L’attenzione di questi giorni si è concentrata sugli attacchi del ministro Salvini e del presidente della Rai, Foa, al conduttore Fabio Fazio. Ma nessuno ha criticato il presidente Foa per aver richiesto di assumere giornalisti di provata fede cattolica.

Premesso che il contratto di Fazio è eccessivamente alto; che il conduttore avrebbe potuto in passato, come altri, di fronte ad una più generale richiesta di sacrifici accettare un taglio serio ai suoi guadagni; che il suo programma soffre di una certa ripetitività; che l’artista ligure non è un giornalista e farebbe bene a lasciar perdere le interviste ai politici, visto che quando si è cimentato ha peccato di mancato equilibrio (ad esempio ospitando l’ex premier ogni volta che questi lo chiedeva, vedi la puntata con Renzi del 29 aprile 2018, o silenziando senza eleganza il Civati delle primarie Pd del 2013); tutto ciò premesso è evidente che l’attacco di Salvini al conduttore è strumentale ed inaccettabile.

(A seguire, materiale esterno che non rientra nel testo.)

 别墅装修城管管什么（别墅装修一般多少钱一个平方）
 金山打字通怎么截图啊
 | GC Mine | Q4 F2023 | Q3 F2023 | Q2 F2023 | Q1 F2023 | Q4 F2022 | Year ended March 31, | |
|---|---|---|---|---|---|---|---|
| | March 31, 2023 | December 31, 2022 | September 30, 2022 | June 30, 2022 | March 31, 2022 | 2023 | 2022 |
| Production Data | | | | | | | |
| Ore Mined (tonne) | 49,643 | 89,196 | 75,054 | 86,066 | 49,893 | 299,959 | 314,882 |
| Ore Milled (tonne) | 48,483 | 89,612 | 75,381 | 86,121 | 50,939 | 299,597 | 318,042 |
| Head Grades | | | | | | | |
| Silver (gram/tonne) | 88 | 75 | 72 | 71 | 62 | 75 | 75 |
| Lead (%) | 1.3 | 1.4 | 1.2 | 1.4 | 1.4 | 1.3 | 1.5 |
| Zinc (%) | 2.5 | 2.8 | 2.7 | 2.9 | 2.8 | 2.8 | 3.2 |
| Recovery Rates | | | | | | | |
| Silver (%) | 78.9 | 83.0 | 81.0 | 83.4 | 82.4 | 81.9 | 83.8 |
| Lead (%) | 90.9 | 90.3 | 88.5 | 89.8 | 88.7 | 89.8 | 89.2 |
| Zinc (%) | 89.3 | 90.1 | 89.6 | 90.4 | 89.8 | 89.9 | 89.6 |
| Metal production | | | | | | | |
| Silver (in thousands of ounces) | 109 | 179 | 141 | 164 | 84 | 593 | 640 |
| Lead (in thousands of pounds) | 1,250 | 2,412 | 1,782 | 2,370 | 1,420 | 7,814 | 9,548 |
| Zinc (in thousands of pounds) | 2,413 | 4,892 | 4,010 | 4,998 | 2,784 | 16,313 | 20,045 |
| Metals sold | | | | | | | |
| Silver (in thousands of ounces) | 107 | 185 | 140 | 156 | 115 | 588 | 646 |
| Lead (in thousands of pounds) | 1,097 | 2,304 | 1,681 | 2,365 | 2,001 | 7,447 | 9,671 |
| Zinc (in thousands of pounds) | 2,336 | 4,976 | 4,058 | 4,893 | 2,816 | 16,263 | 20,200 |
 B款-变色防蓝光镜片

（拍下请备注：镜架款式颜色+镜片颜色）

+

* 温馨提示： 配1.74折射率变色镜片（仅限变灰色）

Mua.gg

Strumentale perché Fazio era già Fazio (con relativi cachet) anche un paio di anni or sono quando Salvini ancora accettava i suoi inviti, inaccettabile perché la politica non può interferire in questa sfacciata e arrogante maniera su un’azienda come la Rai: se il leader della Lega lo desidera faccia una battaglia per una riforma generale dell’azienda, compresi i troppo alti stipendi di molti dirigenti e conduttori, ma criminalizzare il singolo è abbastanza disgustoso.

Salvini non tollera Fazio non per gli alti compensi, altrimenti non andrebbe nemmeno da Vespa, ma perché ha dato voce a Lucano, a Saviano, ha toccato temi cari alla propaganda leghista parlando però un linguaggio di inclusione e non di muri. Perché tutto questo lo ha fatto su RaiUno di fronte a milioni di spettatori senza alimentare la paura ma rassicurando con il buonsenso di un padre di famiglia. Domenica scorsa erano in 4 milioni a vederlo, con uno share del 16%, un record quest’anno a parte la puntata del 10 febbraio che però si avvantaggiava del traino di Sanremo.

Ma a dare manforte a Salvini si è di recente arruolato anche l’improbabile presidente Foa, con presunti argomenti di mercato: lo ha fatto al festival di Dogliani dove ha detto però un’altra cosa che è passata inosservata ma che a noi appare grave. Ha detto che alla Rai bisogna incrementare la presenza di giornalisti e opinionisti cattolici: non bravi, preparati, competenti, ha detto, ma cattolici. Lo ha detto, ci pare, senza che nessuno gli facesse notare l’enormità della sua affermazione (nemmeno l’Usigrai), ancora inedita nello stupidario della nuova destra nazionale: perché un giornalista è tale non se è cattolico, protestante, buddista, musulmano o ateo, ma se fa bene il suo mestiere.